Ce même orateur réagit aux propos du préfet de la Côte-d'Or tenus ce vendredi 23 avril (lire notre article) en mettant en avant les géants américains des technologies de l'information et les structures militantes pour se documenter : «on accuse les défenseurs des Jardins de l'Engrenage de violenter les forces de l'ordre et même d'user de cocktails Molotov mais aucune preuve ne peut étayer ces propos, (…) aucune image puisque ces faits sont inventés de toutes pièces pour diaboliser la résistance. Aucun policier n'a été blessé sous aucune forme que ce soit. Point à la ligne. (…) Aujourd'hui, avec Internet, il est possible de se renseigner par soi-même, avec de nombreux médias indépendants, vous pouvez nous rejoindre sur Facebook, Twitter, Instagram. (…) Rejoignez les mouvements écologistes locaux afin de disposer de véritables informations et pouvoir vous-mêmes les répandre afin de contrer les mensonges et de faire éclater la vérité».

«Les lignes de front de la guerre en cours se précisent»


Un dernier intervenant fait le lien entre les Jardins de l'Engrenage et d'autres oppositions écologistes contre l'aéroport à Notre-Dame-des-Langes, le TGV Lyon-Turin ou encore un pipeline sur des «terres amérindiennes» aux États-Unis.

In fine, l'écologiste anonyme fustige «le mode de production capitaliste au XXIème siècle» et appelle «à faire grandir les forces et la cohésion du peuple face à l’État». Concernant les Jardins de l'Engrenage, «la bataille est finie mais les lignes de front de la guerre en cours se précisent : profitons de ce week-end pour se rencontrer, Gilets jaunes, artistes, profs, ouvriers, cadres dans des boulots insensés, artisans confirmés, voisins de l'Engrenage et tous les autres, (…) un autre monde est possible».

Deux interpellations parmi les occupants du Grand Théâtre


Pour conclure les prises de paroles, Philippe Journo, membre du Syndicat français des artistes, lit un poème de Victor Hugo : «Je porte en moi la trace de vieux sentiers boueux, La lignée que j'arbore c'est la race des gueux, (…) Mon frère t'en souviens-tu, ce qui t'a façonné, c'est l'insoumission au-delà du danger, (…) Invente-le encore ce vieux monde nouveau, ailleurs, toujours plus, ailleurs, toujours plus haut, Quand nous aurons démantelé les racines crapuleuses de la finance, les tentacules des gros pleins de sous et de ceux qui leur cirent les pompes pour s'en mettre plein les poches, Quand nous aurons éradiqué la soif du profit au profit d'un monde solidaire alors nous marcherons (…), Fiers d'être enfin humains».
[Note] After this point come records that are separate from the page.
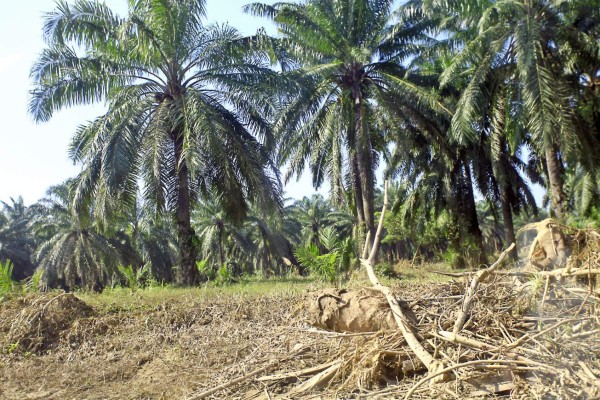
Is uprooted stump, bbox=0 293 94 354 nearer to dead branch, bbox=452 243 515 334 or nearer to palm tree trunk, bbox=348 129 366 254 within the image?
dead branch, bbox=452 243 515 334

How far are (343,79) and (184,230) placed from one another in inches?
278

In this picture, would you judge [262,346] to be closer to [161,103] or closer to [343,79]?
[161,103]

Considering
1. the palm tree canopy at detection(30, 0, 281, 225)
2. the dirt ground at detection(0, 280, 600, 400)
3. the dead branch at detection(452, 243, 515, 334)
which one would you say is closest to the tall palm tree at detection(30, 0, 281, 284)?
the palm tree canopy at detection(30, 0, 281, 225)

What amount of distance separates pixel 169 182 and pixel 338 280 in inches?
254

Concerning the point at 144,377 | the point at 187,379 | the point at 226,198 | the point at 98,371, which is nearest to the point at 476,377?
the point at 187,379

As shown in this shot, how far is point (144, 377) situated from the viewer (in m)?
8.15

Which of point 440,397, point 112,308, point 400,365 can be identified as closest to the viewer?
point 440,397

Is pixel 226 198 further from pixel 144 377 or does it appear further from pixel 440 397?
pixel 440 397

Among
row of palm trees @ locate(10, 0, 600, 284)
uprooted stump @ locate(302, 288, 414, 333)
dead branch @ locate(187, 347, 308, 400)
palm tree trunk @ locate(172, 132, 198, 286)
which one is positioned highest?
row of palm trees @ locate(10, 0, 600, 284)

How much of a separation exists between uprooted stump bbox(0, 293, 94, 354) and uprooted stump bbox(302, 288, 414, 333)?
5629 millimetres

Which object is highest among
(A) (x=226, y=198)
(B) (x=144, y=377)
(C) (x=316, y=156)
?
(C) (x=316, y=156)

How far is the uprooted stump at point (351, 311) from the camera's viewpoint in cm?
622

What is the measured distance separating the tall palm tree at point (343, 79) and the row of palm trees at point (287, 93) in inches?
2.0

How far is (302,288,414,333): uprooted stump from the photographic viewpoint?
20.4 ft
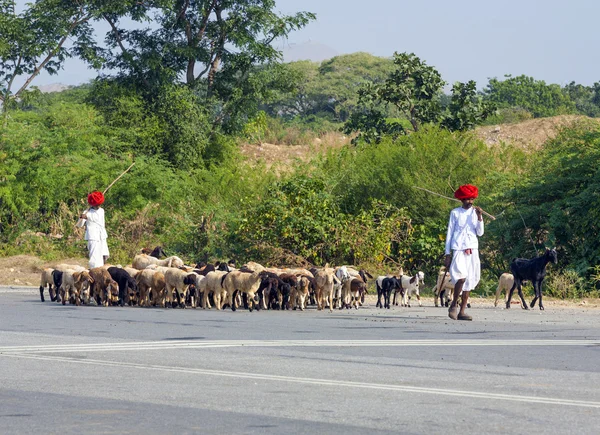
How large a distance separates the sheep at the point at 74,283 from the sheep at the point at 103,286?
13cm

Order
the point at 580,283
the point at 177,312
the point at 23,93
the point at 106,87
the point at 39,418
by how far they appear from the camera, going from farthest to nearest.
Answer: the point at 23,93 < the point at 106,87 < the point at 580,283 < the point at 177,312 < the point at 39,418

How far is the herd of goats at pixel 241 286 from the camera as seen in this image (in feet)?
66.6

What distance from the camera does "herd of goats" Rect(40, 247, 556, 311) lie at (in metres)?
20.3

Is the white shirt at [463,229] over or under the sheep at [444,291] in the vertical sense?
over

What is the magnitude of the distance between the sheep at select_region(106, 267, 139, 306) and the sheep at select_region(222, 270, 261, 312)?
7.40 ft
En épilogue des interventions, les intermittents dénoncent deux interpellations d'occupants du Grand Théâtre ayant eu lieu ce samedi matin. Les manifestants supposent que le motif est d'avoir transporté des cartouches vides de grenades lacrymogènes qu'ils comptaient présenter lors de ce temps d'agora. Un avocat a été mobilisé pour demander que ces deux personnes soient relâchées. En fin de journée, les Amis des Jardins de l'Engrenage annonceront leur libération.

Déambulation jusqu'au site de l'avenue de Langres


Vers 15 heures, environ 300 personnes se sont spontanément mises en marche en direction de l'avenue de Langres. Un cordon de CRS les a stoppées avenue du Drapeau. Là, l'embryon de manifestation s'est disloqué. La circulation de la ligne T2 du tram a été brièvement interrompue.

Par petits groupes, une centaine de personnes ont rejoint la maisonnette du 63 de l'avenue de Langres pour un moment de convivialité. En mode «chute du mur de Berlin», plusieurs personnes sont montées sur les blocs de béton ceinturant la parcelle, la distinguant du reste du site à présent labourés par les pelleteuses. En début de soirée, il ne restait qu'une poignée de personnes sur la parcelle.